(Problem statement)
Write out the lines of the data below as a numbered list, skipping blank lines and leaving out the pictures.

(Items from a dataset)
┌────────
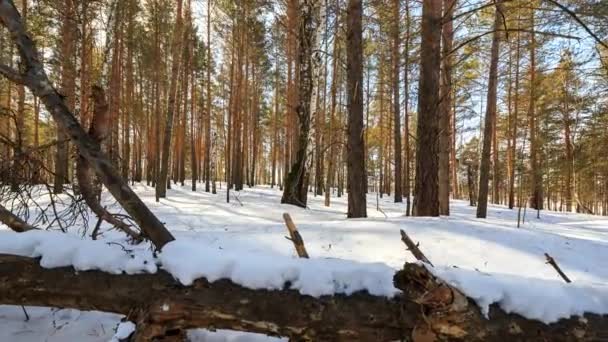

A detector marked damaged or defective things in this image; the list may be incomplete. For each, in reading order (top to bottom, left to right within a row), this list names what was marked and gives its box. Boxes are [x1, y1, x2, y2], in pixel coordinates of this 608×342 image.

splintered wood [282, 212, 308, 258]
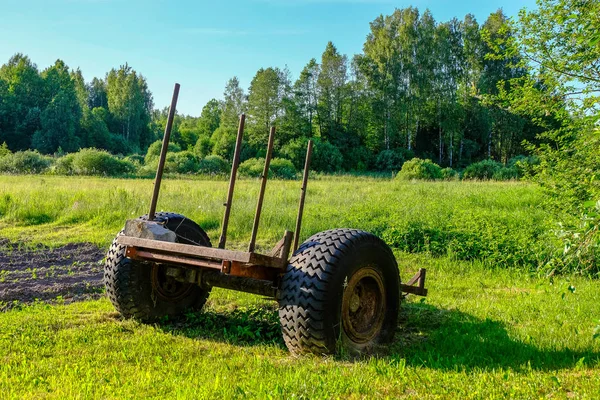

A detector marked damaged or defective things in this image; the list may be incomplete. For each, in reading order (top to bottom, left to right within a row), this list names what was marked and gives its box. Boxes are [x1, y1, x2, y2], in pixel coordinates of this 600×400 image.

rusty farm cart [106, 83, 426, 354]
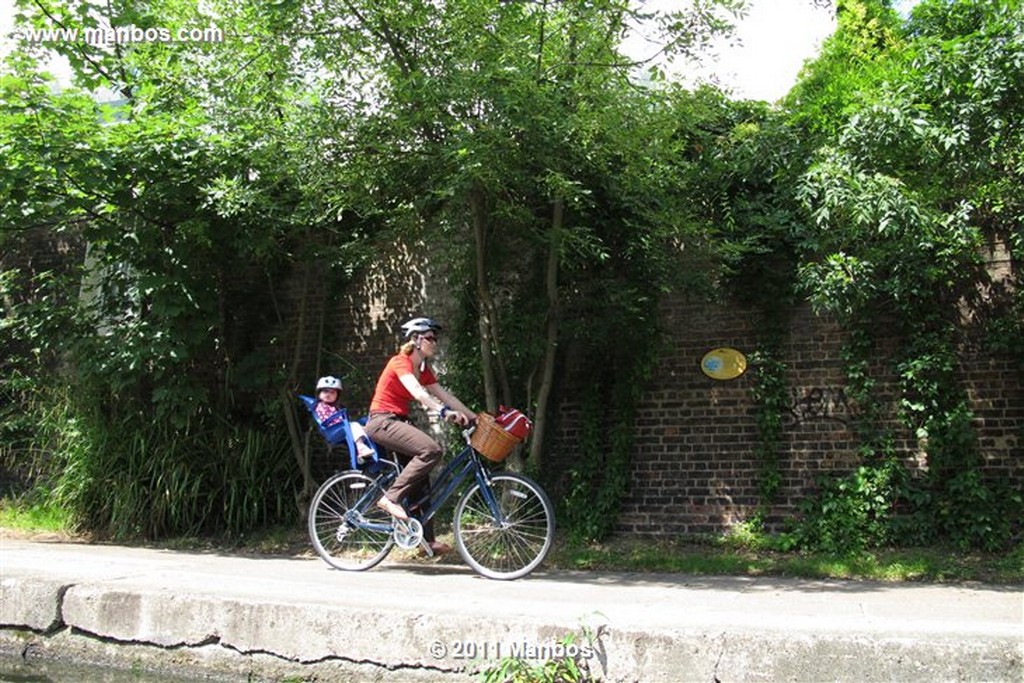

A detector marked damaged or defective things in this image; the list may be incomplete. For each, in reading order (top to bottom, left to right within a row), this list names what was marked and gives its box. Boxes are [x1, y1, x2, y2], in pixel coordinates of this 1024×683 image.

cracked concrete ledge [4, 573, 1019, 679]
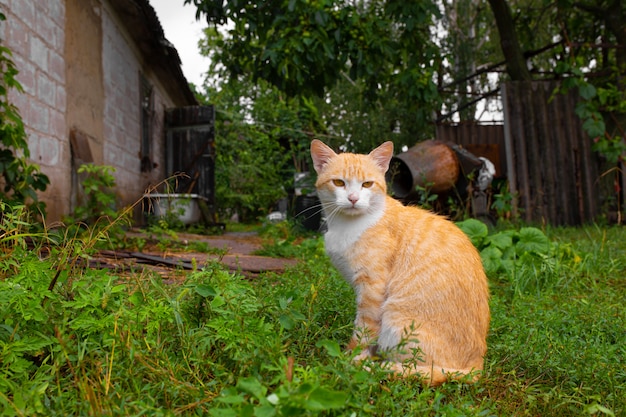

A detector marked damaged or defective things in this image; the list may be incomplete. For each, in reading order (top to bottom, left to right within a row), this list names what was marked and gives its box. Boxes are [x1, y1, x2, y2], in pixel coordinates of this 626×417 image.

rusty metal barrel [386, 140, 458, 198]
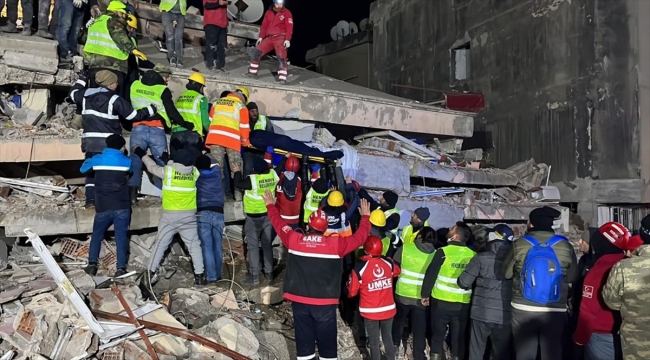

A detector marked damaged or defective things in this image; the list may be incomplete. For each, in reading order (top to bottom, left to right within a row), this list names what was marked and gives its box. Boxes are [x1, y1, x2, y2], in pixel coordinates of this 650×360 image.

damaged facade [302, 0, 648, 226]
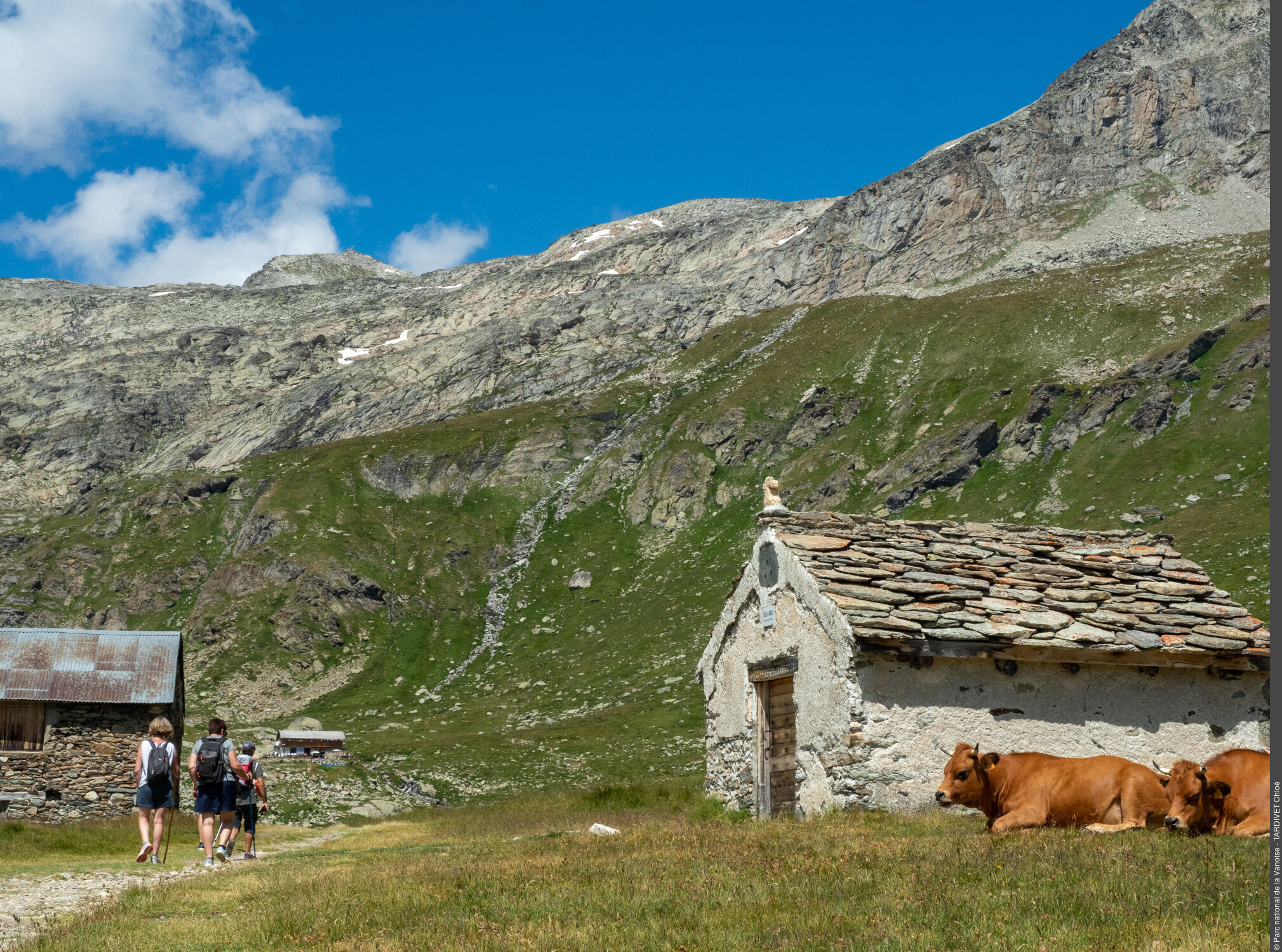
└────────
(Output of the exercise)
1. A detector marked damaged or defective things in this image; the list may be incomplete. For each, in reading order (top to bottom, left to right within a row), this list names what was marked and gives its box. Boxes are [x1, y1, x2, y2], in pixel coordinates of this 608×342 image.
2. splintered wood [282, 212, 308, 258]
3. A detector marked damaged or defective things in this image; the list may be incomplete. For each, in reading order (top to bottom, left to right within a row), this list names what was marked and gives its box. Boxes are [x1, y1, x2, y2], in pixel coordinates of this 600×400 image.
4. rusty farm cart [106, 83, 426, 354]
5. A detector marked damaged or defective things in this image; the list may be incomplete. For each, in reading order (top to bottom, left to right within a row), this list names what was marked and gives its box. Boxes are [x1, y1, x2, y2], in pixel coordinates of this 1024×683 image.
6. cracked concrete ledge [4, 573, 1019, 679]
7. A detector marked damaged or defective things in this image; the list may be incomplete. For each, in reading order (top to bottom, left to right within a row), this list names what was marked and gives its box. Boxes are [x1, y1, x2, y2], in pixel coordinates of this 626×417 image.
8. rusty metal barrel [386, 140, 458, 198]
9. A detector marked damaged or defective things in this image; the list may be incomplete. For each, in reading order (top to bottom, left to right within a row), this list names what was marked and gives its box. Boxes are [x1, y1, x2, y2], in pixel coordinates of this 650×360 image.
10. damaged facade [302, 0, 648, 226]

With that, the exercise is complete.